Their "fire safety gang" had the best costumes of all but there were many contenders as this year's theme was "Children of the World". Around 50 children with their faces painted with flags followed what was the only real float of the parade.

Despite a strong body of opinion that St Patrick was a proto-Protestant who would probably have felt more at home with the anti-papal rhetoric of Free Presbyterians than in the Archbishop's Palace, participation in the Belfast parade remains a predominantly nationalist event.

As if to underline the fact, the parade from west Belfast was delayed for a short while by three bomb scares. British army experts dealt with three suspicious devices which were all declared hoaxes.

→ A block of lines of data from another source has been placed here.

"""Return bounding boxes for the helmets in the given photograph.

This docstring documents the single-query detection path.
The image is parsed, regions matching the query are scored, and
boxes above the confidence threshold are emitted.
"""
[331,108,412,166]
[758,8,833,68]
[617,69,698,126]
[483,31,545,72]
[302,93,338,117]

International participation in the event was limited to a few curious Spanish students and an African drum and dance band which took to the stage at the City Hall.

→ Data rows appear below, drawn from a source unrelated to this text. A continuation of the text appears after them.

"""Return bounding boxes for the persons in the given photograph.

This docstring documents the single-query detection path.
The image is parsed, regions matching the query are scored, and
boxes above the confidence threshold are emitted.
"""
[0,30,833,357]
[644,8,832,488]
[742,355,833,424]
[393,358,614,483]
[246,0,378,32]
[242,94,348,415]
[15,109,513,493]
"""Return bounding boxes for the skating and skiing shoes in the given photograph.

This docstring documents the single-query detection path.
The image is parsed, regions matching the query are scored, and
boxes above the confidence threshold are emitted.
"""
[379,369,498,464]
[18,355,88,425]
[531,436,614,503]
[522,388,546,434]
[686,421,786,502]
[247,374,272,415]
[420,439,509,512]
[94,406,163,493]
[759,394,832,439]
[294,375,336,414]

At the start of the day it seemed as if St Patrick would smile and hold off on the rain but by the time the crowds reached the City Hall they had been soaked by a number of squally showers.

- While U2's Beautiful Day blared out from speakers, modern Ireland's saints weren't fooling anyone.

The people of Belfast have endured more than heavy rain, though, and, to prove it, pupils and parents from the Holy Cross primary school in Ardoyne led the parade from north Belfast. They joined as many as 10,000 others at City Hall for an afternoon of Irish and African dancing and music.

In Derry, singer Brian Kennedy headlined a free outdoor concert in the city's Guildhall Square, and an Ulster-Scots concert was held at the Ebrington centre.